Does PrivX support Multi-Factor/Two Factor Authentication (MFA/2FA) as standard?
Yes, native MFA/2FA is supported as standard. Any Time-Based One Time Password (TOTP) solution will be compatible such as Google and Azure Authenticators, Physical access tokens such as Yubi-Key can also be used.

Does PrivX support role based access management to credentials, administrative functions and features like auditing?
Yes, role based access management is the primary means of governing access rights and permissions within PrivX.

Will I be able to segregate and split administrative duties between different roles e.g. configuration admin, user admin, or site #1 admin and site #2 admin?
Yes, administrative rights and/or actions can be delegated to other roles and their associated users by creating additional PrivX accounts with delegated or limited permission sets.

Can I limit auditor and/or security team focused roles for providing access to audit events only?
Yes, you can limit auditor and/or security team focused roles to only audit events excluding all other permissions.

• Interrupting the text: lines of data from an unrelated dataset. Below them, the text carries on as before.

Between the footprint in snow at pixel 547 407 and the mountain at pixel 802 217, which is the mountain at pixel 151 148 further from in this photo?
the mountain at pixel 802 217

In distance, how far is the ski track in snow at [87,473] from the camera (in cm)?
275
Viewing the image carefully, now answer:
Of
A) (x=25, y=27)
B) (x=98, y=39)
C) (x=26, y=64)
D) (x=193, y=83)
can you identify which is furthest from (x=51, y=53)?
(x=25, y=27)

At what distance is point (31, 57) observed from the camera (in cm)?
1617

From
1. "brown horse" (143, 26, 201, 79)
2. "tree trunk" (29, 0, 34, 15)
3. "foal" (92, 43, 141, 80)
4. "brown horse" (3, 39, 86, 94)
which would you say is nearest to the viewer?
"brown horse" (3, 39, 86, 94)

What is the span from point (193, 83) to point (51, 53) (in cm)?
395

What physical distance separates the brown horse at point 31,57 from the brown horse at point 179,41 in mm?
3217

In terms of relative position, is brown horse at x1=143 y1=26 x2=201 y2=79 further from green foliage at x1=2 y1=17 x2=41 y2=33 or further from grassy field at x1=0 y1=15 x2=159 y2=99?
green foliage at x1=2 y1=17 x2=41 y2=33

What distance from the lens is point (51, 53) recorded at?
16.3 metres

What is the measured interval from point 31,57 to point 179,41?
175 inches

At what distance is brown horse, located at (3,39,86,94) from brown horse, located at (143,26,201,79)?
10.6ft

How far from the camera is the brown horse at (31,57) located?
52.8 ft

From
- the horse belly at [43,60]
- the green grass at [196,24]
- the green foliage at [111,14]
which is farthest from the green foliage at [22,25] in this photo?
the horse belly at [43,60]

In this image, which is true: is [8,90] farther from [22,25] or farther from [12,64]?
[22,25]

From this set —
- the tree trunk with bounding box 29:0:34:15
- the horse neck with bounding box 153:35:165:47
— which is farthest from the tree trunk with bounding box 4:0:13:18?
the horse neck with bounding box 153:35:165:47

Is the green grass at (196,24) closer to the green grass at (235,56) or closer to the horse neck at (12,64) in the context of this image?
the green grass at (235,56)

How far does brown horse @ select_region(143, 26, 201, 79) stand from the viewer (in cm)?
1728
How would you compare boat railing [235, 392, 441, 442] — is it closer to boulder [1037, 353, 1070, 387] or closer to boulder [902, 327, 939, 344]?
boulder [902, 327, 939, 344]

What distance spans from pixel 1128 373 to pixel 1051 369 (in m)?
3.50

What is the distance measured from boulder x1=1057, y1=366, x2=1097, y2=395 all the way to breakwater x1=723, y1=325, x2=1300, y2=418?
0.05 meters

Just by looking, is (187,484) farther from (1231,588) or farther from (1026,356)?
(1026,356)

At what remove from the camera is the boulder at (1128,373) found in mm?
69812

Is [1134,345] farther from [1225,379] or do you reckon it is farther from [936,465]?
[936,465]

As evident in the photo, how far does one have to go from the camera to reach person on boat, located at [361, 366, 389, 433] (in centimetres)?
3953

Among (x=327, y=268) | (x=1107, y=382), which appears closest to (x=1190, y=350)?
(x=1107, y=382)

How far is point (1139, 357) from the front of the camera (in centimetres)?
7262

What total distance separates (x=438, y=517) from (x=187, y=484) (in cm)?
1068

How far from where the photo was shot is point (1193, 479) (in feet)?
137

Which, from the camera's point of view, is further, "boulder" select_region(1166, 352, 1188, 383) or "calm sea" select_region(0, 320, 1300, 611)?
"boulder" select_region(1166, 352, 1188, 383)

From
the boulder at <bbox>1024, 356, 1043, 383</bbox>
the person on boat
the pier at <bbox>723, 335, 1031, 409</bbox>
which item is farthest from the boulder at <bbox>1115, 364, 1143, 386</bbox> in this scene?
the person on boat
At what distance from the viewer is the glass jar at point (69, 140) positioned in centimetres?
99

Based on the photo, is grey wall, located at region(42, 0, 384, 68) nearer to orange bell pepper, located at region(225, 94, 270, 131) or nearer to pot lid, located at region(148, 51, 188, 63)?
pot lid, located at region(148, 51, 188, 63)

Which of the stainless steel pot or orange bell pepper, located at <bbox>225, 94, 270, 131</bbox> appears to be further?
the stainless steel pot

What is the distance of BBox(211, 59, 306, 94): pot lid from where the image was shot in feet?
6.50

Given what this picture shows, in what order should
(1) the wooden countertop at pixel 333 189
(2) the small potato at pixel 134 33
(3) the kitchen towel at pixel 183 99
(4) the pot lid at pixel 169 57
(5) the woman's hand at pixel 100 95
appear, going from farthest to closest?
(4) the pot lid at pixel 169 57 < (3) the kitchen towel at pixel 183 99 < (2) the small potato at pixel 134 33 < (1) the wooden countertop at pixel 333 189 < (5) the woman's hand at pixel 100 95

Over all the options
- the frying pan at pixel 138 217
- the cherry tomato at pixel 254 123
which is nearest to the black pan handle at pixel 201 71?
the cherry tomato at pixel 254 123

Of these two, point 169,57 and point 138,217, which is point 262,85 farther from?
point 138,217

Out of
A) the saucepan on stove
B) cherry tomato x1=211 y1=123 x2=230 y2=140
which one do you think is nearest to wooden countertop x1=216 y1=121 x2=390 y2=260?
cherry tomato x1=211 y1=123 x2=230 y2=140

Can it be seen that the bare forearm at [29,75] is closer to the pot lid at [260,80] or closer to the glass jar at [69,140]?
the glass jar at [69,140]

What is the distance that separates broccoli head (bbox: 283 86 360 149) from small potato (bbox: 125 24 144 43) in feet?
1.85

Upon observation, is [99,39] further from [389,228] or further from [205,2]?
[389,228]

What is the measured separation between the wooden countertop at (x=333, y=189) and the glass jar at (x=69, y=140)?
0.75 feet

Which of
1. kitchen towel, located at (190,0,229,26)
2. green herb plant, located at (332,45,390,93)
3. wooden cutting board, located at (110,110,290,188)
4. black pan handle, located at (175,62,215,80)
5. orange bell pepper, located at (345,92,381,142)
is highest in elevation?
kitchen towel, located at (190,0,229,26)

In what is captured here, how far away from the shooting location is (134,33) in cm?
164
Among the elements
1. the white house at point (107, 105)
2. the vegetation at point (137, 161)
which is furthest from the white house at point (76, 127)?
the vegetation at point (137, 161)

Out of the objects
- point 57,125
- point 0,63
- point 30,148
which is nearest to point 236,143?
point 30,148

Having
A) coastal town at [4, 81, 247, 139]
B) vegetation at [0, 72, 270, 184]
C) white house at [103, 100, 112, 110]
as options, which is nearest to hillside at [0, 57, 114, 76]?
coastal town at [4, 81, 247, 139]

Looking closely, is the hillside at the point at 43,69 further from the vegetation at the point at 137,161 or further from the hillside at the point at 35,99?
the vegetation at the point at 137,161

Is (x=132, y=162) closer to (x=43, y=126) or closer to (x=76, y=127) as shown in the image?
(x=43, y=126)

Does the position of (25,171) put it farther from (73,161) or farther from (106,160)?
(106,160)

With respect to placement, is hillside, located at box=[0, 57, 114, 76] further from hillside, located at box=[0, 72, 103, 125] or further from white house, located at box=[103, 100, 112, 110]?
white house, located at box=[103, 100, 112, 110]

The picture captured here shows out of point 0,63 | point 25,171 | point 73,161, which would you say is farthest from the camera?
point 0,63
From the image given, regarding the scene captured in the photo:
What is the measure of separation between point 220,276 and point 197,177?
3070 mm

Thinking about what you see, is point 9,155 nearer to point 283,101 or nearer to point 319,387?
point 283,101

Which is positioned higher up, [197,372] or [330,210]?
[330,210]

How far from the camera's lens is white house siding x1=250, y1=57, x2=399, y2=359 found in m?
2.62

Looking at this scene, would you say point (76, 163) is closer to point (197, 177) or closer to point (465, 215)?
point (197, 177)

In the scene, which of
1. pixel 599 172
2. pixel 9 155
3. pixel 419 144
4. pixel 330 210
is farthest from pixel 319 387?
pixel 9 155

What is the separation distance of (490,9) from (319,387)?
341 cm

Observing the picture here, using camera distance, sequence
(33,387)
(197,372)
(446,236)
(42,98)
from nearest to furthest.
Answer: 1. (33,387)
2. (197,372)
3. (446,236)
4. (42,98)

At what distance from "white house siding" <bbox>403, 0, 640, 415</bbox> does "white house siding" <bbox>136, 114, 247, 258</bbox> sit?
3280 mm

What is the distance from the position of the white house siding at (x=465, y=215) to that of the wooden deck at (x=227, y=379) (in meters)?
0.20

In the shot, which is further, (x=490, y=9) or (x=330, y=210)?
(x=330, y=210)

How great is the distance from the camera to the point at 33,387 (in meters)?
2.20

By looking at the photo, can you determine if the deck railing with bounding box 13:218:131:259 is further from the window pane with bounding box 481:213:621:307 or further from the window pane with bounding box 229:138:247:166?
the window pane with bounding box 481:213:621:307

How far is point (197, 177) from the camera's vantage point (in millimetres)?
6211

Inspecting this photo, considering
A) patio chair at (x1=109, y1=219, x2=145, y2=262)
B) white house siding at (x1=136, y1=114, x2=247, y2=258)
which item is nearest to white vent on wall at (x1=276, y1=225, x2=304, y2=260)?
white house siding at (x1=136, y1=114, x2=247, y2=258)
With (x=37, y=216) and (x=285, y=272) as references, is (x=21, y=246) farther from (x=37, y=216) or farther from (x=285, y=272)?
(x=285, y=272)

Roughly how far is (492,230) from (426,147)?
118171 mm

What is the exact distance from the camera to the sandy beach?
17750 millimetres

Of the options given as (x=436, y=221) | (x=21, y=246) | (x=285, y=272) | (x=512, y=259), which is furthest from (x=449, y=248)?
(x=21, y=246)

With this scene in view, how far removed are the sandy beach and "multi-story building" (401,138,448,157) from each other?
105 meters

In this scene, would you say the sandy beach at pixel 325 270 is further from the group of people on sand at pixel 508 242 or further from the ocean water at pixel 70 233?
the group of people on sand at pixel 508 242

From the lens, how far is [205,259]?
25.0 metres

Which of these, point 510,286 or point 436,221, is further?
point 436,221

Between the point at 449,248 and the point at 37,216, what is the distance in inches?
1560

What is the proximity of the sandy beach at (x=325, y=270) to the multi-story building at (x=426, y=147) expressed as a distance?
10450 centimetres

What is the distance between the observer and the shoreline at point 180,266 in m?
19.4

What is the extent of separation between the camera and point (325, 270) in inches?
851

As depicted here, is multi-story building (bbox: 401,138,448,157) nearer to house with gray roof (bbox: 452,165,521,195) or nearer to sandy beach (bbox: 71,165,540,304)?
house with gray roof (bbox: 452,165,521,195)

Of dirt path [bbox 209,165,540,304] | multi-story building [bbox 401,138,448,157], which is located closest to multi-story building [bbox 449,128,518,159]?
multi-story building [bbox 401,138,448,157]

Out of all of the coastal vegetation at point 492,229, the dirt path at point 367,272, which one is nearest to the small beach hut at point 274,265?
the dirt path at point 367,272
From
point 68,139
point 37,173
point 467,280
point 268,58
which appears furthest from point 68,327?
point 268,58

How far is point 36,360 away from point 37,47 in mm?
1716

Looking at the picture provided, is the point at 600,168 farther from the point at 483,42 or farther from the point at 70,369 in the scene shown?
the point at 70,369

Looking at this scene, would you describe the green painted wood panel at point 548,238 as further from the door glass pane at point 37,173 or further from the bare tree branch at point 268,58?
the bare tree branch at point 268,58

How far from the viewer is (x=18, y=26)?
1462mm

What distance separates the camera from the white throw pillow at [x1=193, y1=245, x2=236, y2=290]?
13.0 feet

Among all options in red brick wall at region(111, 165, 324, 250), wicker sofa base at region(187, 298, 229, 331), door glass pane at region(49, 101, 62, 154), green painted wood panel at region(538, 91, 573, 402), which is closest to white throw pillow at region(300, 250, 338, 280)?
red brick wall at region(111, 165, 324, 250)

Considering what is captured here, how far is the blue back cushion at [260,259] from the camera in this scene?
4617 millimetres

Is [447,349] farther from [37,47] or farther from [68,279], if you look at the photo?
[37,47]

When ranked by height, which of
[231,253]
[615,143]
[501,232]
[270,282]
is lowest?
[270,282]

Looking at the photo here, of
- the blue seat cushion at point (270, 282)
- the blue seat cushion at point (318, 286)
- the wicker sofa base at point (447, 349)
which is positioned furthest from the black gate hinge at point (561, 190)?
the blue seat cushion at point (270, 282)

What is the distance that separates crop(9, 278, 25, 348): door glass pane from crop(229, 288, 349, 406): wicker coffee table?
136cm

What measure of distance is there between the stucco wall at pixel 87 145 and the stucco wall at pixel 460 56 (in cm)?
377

Links to specific session recordings and audit logs can also be provided for ad-hoc review.

Does PrivX support access hierarchies to define access rights to the users?
Yes, access group and associated hierarchy information is fed into PrivX when synchronised/federated with IGA tools and directory services such as AD.

Can I map one account per end user for multiple instances including shared accounts on targets?
Yes regardless of the account used to login into targets, users are mapped back to a single identity and are therefore fully accountable.

Will I be able to remove/terminate access in the event of an emergency?
Yes, roles can be revoked as well as active sessions being terminated by those with appropriate permissions.

How does Ephemeral Cert/Smart Card authentication work for Windows RDP targets?

When accessing via PrivX GUI

  1. The Windows Active Directory is configured to trust the PrivX CA -> the trust anchor has been imported to the Windows CA on the AD - PrivX acts as a subordinate Cert authority
  2. A user initiates a connection to a target host within the domain 
  3. The RDP proxy component asks our internal CA for an ephemeral certificate 
  4. Authorizer checks the user’s roles and makes a decision if he should be allowed to connect to the target host 
  5. If yes, an ephemeral certificate (valid for 5 mins) with a baked-in principal name is given to the RDP proxy
  6. The certificate is used to authenticate the RDP session to the target host
  7. The target host makes a CRL check to the CRL endpoint defined in the certificate
  8. User is logged in, there are no per-session keys or certificates to be rotated since the virtual smart card certificate used for login is short-lived.